In British Columbia, unless a will specifically states otherwise, s. 88(1) of the Trustee Act sets out an executor or trustee’s entitlement to remuneration under either of a deed, settlement or will.
It allows a fair and reasonable allowance, not exceeding 5% of the gross aggregate value, including capital and income, of all the assets of the estate. The Act also provides for an annual care and management fee of 0.4% of the average market value of the estate’s assets.
Remember that 5% is the maximum remuneration that can be claimed.
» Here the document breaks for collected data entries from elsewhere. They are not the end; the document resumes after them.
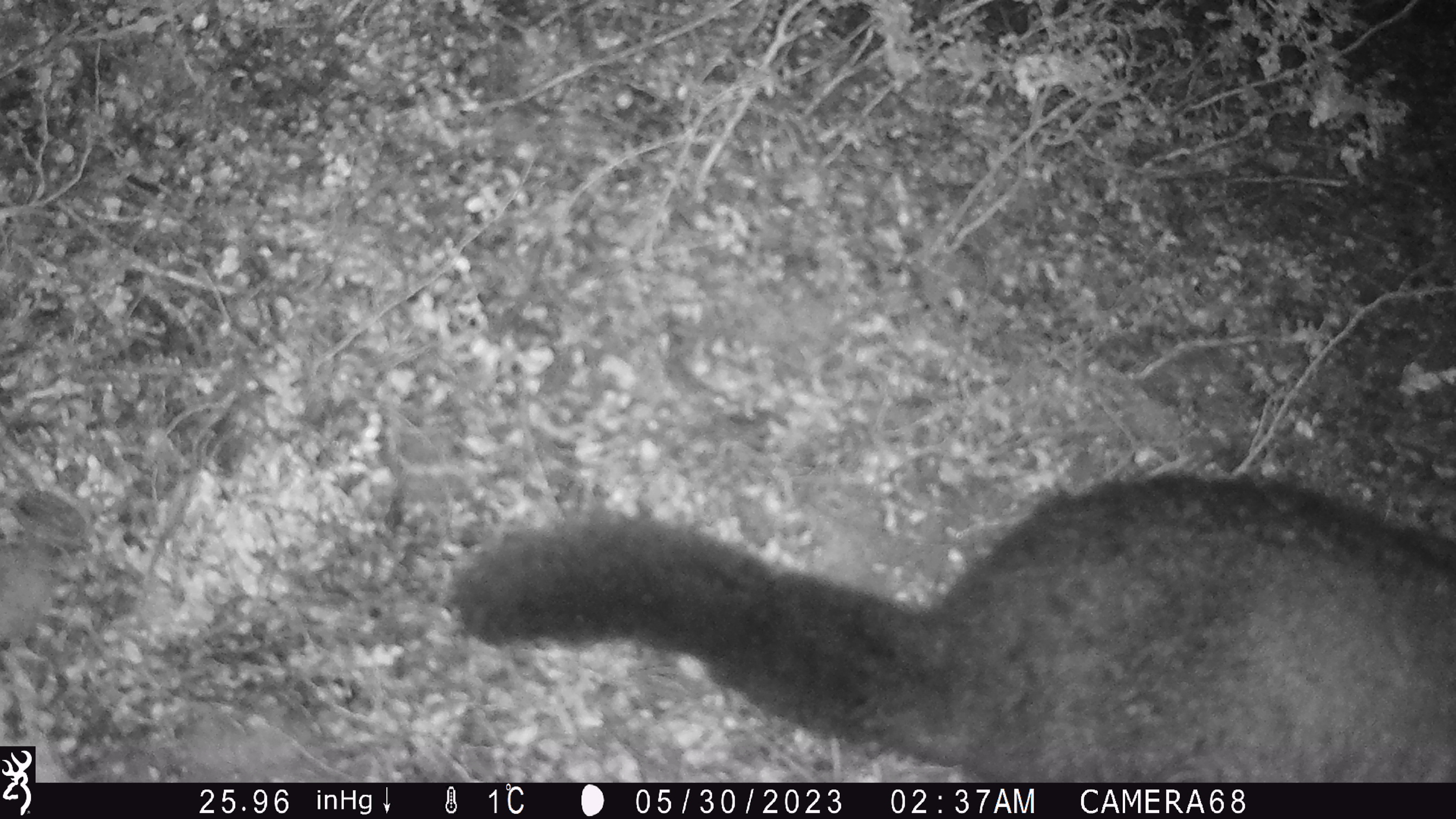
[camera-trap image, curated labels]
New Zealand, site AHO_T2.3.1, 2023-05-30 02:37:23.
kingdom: Animalia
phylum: Chordata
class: Mammalia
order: Carnivora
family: Mustelidae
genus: Mustela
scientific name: Mustela erminea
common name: stoat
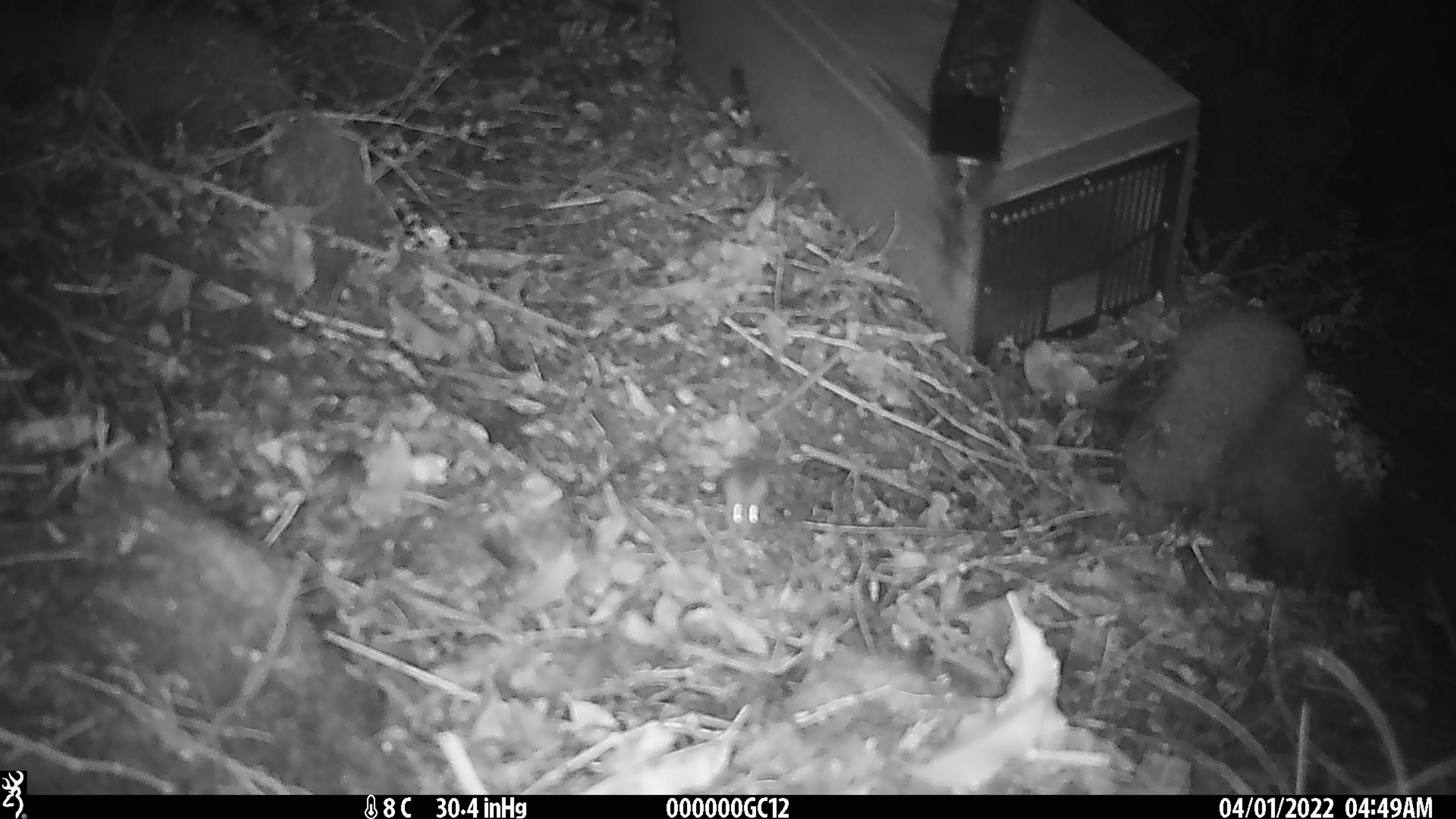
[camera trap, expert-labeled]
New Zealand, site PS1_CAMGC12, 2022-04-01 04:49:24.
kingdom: Animalia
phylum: Chordata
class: Mammalia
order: Rodentia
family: Muridae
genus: Mus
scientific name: Mus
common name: mouse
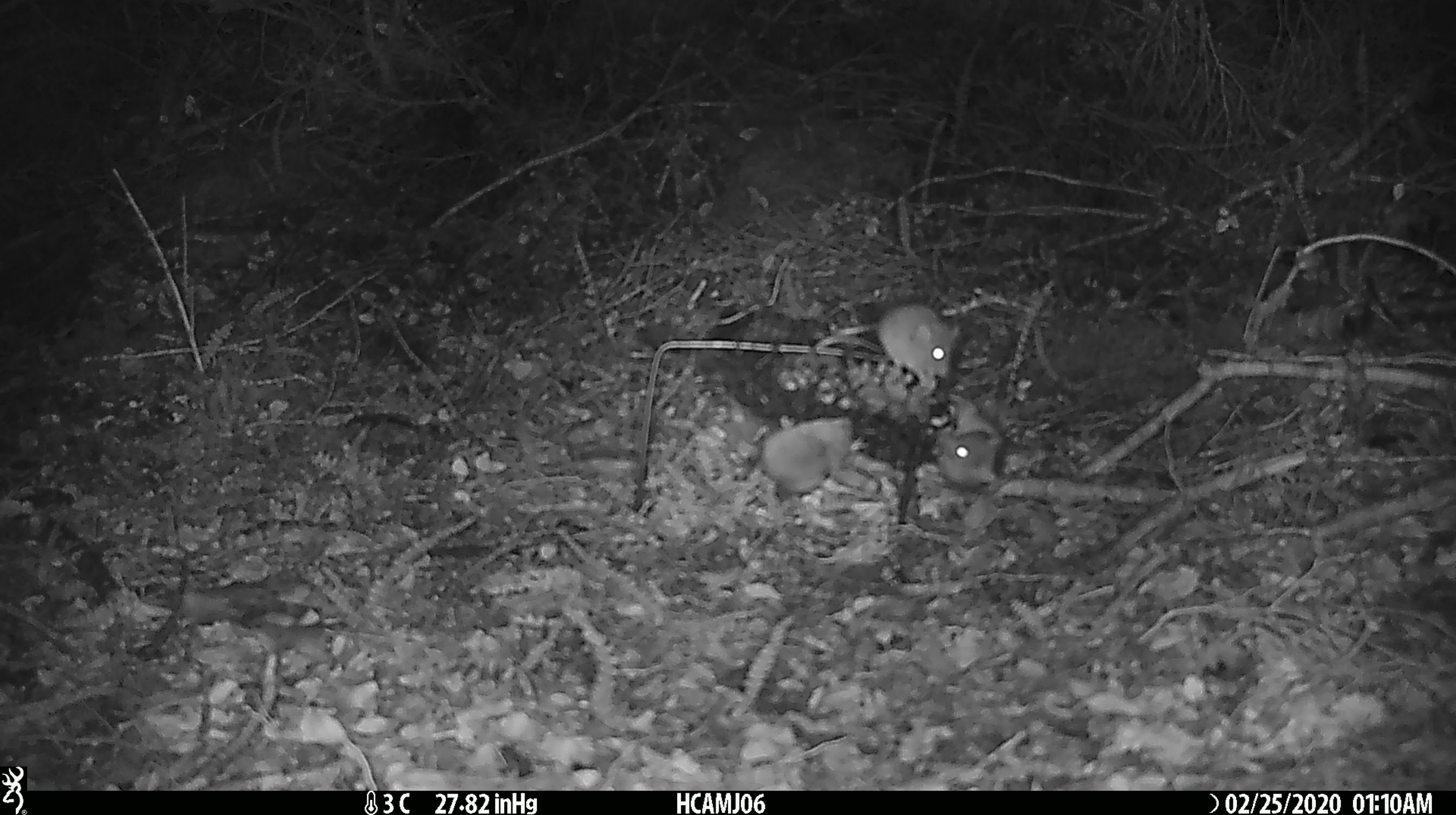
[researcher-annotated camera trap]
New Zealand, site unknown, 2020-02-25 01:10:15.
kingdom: Animalia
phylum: Chordata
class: Mammalia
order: Rodentia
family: Muridae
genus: Mus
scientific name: Mus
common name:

If the administration of an estate is one of average complexity, then an executor is likely entitled to 3% of the income and capital as well as the management fee.
Some of the factors that a court or registrar in British Columbia will consider when reviewing an executor’s accounts include:
• the time taken to administer the estate;
• the degree of care and responsibility required;
• the size or complexity of the estate;
• the nature and value of the assets;
• the skill or ability exercised in the estate’s administration; and
• the success ultimately achieved.
In addition to the capital and income remuneration described above, s. 88(3) provides for a further care and management fee of up to a maximum of 0.4%. The court has the discretion to determine what that amount should be and will consider the same factors described above. The decision in Re Pedlar (1982), 34 BCLR 185, sets out a means to determine the average market value of the estate whereby the market value is determined at the beginning of a 12 month period, the market value at the end of that period is then added and the total amount is then divided in half. Generally, the estate’s capital will be charged two-thirds of the care and management fee and the income will bear the remaining one-third of the fee.
An executor is also entitled to be reimbursed for any expenses he or she may have properly and reasonably incurred in the administration of the estate. Although an executor may retain the services of professionals such as lawyers or accountants and pay their reasonable fees and disbursements from the estate, those services must be ones that an executor could not reasonably have performed in their personal capacity as executor. The reasonableness of the payment of any professional fees may come under scrutiny when the executor prepares to pass his or her accounts. If, in the court or the registrar’s opinion, the payment of the fees was not reasonable or proper, the executor may be required to reimburse the estate.
The formal passing of an executor’s accounts can be a complex and lengthy process. Often the services of a lawyer are required to assist in the preparation of those accounts and to appear on behalf of the executor at any subsequent court hearing. If the amount of remuneration claimed by an executor is consented to by all the estate beneficiaries, the process of passing the accounts can be significantly simplified. If that approval or consent is not obtained, approval for the executor’s compensation must be obtained by court order under s. 89 of the Trustee Act or on a passing of accounts under Supreme Court Rule 21-5(70).
Finally, in the event there are minor or incapacitated beneficiaries who are thus incapable of consenting to an executor’s accounts, the Public Guardian and Trustee of British Columbia must be provided with notice of those accounts. The executor is then required, pursuant to s.99 of the Trustee Act, to pass their accounts before the court in order to obtain a discharge and before any remuneration can be paid from the estate.